[Supplied records]
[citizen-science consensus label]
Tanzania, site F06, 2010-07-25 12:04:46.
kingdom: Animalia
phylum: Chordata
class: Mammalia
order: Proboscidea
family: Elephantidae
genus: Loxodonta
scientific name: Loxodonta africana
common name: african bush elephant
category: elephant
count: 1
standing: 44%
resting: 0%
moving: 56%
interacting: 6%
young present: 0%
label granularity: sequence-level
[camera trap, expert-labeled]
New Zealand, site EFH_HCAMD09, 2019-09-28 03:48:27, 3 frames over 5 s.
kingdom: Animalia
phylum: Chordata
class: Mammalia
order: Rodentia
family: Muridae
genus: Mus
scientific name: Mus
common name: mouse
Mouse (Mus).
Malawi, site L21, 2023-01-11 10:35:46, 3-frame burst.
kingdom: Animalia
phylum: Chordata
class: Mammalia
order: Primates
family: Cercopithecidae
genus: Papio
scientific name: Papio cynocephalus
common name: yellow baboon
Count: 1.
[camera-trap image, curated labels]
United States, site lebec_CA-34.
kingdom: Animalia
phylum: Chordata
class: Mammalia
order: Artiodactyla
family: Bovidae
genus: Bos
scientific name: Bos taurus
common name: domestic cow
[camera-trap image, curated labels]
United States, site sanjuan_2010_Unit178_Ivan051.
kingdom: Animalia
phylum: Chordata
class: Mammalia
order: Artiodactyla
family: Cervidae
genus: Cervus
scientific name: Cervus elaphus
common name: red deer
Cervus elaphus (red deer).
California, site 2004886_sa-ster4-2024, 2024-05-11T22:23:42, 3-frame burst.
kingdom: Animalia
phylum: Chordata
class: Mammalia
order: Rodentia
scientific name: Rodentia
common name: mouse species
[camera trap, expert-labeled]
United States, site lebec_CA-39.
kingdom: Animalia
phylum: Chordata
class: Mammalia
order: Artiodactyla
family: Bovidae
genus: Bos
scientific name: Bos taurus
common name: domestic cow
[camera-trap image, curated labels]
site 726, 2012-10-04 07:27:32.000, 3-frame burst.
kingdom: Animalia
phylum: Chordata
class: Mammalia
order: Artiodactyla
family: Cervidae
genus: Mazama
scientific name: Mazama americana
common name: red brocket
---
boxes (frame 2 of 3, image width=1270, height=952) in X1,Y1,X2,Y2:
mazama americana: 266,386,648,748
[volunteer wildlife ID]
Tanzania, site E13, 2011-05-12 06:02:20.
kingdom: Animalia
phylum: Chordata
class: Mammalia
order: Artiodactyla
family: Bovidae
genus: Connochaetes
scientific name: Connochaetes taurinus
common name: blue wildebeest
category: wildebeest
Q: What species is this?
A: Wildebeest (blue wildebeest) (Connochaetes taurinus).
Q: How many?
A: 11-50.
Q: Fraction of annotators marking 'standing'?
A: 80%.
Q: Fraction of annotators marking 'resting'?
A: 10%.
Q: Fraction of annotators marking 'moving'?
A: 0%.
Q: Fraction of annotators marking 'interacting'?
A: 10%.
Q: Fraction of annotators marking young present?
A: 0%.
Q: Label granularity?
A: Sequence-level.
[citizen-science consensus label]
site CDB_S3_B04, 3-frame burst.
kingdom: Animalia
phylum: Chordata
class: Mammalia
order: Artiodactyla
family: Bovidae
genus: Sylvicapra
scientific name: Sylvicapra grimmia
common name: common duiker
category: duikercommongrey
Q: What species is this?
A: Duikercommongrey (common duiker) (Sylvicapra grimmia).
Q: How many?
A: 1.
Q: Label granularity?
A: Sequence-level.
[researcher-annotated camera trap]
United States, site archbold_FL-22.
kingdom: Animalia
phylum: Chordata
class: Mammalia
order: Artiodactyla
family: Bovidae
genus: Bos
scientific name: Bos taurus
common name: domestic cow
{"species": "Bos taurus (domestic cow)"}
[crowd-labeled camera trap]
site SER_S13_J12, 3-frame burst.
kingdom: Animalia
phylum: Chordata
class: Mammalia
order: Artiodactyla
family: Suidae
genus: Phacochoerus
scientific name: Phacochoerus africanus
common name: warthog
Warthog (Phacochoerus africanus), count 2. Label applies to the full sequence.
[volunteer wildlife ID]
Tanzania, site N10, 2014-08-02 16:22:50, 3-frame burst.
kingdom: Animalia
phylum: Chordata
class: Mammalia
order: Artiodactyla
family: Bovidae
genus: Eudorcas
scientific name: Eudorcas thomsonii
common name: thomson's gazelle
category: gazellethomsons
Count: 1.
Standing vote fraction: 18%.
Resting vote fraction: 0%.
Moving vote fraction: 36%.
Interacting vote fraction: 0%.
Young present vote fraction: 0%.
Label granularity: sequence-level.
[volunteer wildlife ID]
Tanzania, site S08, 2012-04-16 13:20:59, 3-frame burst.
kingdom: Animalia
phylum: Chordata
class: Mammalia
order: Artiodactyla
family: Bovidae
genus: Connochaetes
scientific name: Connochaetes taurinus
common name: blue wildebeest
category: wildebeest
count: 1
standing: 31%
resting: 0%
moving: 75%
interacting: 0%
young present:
[/Supplied records]
Exercise instructions: Quote every record above exactly.

Result for this exercise:
[citizen-science consensus label]
Tanzania, site F06, 2010-07-25 12:04:46.
kingdom: Animalia
phylum: Chordata
class: Mammalia
order: Proboscidea
family: Elephantidae
genus: Loxodonta
scientific name: Loxodonta africana
common name: african bush elephant
category: elephant
count: 1
standing: 44%
resting: 0%
moving: 56%
interacting: 6%
young present: 0%
label granularity: sequence-level
[camera trap, expert-labeled]
New Zealand, site EFH_HCAMD09, 2019-09-28 03:48:27, 3 frames over 5 s.
kingdom: Animalia
phylum: Chordata
class: Mammalia
order: Rodentia
family: Muridae
genus: Mus
scientific name: Mus
common name: mouse
Mouse (Mus).
Malawi, site L21, 2023-01-11 10:35:46, 3-frame burst.
kingdom: Animalia
phylum: Chordata
class: Mammalia
order: Primates
family: Cercopithecidae
genus: Papio
scientific name: Papio cynocephalus
common name: yellow baboon
Count: 1.
[camera-trap image, curated labels]
United States, site lebec_CA-34.
kingdom: Animalia
phylum: Chordata
class: Mammalia
order: Artiodactyla
family: Bovidae
genus: Bos
scientific name: Bos taurus
common name: domestic cow
[camera-trap image, curated labels]
United States, site sanjuan_2010_Unit178_Ivan051.
kingdom: Animalia
phylum: Chordata
class: Mammalia
order: Artiodactyla
family: Cervidae
genus: Cervus
scientific name: Cervus elaphus
common name: red deer
Cervus elaphus (red deer).
California, site 2004886_sa-ster4-2024, 2024-05-11T22:23:42, 3-frame burst.
kingdom: Animalia
phylum: Chordata
class: Mammalia
order: Rodentia
scientific name: Rodentia
common name: mouse species
[camera trap, expert-labeled]
United States, site lebec_CA-39.
kingdom: Animalia
phylum: Chordata
class: Mammalia
order: Artiodactyla
family: Bovidae
genus: Bos
scientific name: Bos taurus
common name: domestic cow
[camera-trap image, curated labels]
site 726, 2012-10-04 07:27:32.000, 3-frame burst.
kingdom: Animalia
phylum: Chordata
class: Mammalia
order: Artiodactyla
family: Cervidae
genus: Mazama
scientific name: Mazama americana
common name: red brocket
---
boxes (frame 2 of 3, image width=1270, height=952) in X1,Y1,X2,Y2:
mazama americana: 266,386,648,748
[volunteer wildlife ID]
Tanzania, site E13, 2011-05-12 06:02:20.
kingdom: Animalia
phylum: Chordata
class: Mammalia
order: Artiodactyla
family: Bovidae
genus: Connochaetes
scientific name: Connochaetes taurinus
common name: blue wildebeest
category: wildebeest
Q: What species is this?
A: Wildebeest (blue wildebeest) (Connochaetes taurinus).
Q: How many?
A: 11-50.
Q: Fraction of annotators marking 'standing'?
A: 80%.
Q: Fraction of annotators marking 'resting'?
A: 10%.
Q: Fraction of annotators marking 'moving'?
A: 0%.
Q: Fraction of annotators marking 'interacting'?
A: 10%.
Q: Fraction of annotators marking young present?
A: 0%.
Q: Label granularity?
A: Sequence-level.
[citizen-science consensus label]
site CDB_S3_B04, 3-frame burst.
kingdom: Animalia
phylum: Chordata
class: Mammalia
order: Artiodactyla
family: Bovidae
genus: Sylvicapra
scientific name: Sylvicapra grimmia
common name: common duiker
category: duikercommongrey
Q: What species is this?
A: Duikercommongrey (common duiker) (Sylvicapra grimmia).
Q: How many?
A: 1.
Q: Label granularity?
A: Sequence-level.
[researcher-annotated camera trap]
United States, site archbold_FL-22.
kingdom: Animalia
phylum: Chordata
class: Mammalia
order: Artiodactyla
family: Bovidae
genus: Bos
scientific name: Bos taurus
common name: domestic cow
{"species": "Bos taurus (domestic cow)"}
[crowd-labeled camera trap]
site SER_S13_J12, 3-frame burst.
kingdom: Animalia
phylum: Chordata
class: Mammalia
order: Artiodactyla
family: Suidae
genus: Phacochoerus
scientific name: Phacochoerus africanus
common name: warthog
Warthog (Phacochoerus africanus), count 2. Label applies to the full sequence.
[volunteer wildlife ID]
Tanzania, site N10, 2014-08-02 16:22:50, 3-frame burst.
kingdom: Animalia
phylum: Chordata
class: Mammalia
order: Artiodactyla
family: Bovidae
genus: Eudorcas
scientific name: Eudorcas thomsonii
common name: thomson's gazelle
category: gazellethomsons
Count: 1.
Standing vote fraction: 18%.
Resting vote fraction: 0%.
Moving vote fraction: 36%.
Interacting vote fraction: 0%.
Young present vote fraction: 0%.
Label granularity: sequence-level.
[volunteer wildlife ID]
Tanzania, site S08, 2012-04-16 13:20:59, 3-frame burst.
kingdom: Animalia
phylum: Chordata
class: Mammalia
order: Artiodactyla
family: Bovidae
genus: Connochaetes
scientific name: Connochaetes taurinus
common name: blue wildebeest
category: wildebeest
count: 1
standing: 31%
resting: 0%
moving: 75%
interacting: 0%
young present:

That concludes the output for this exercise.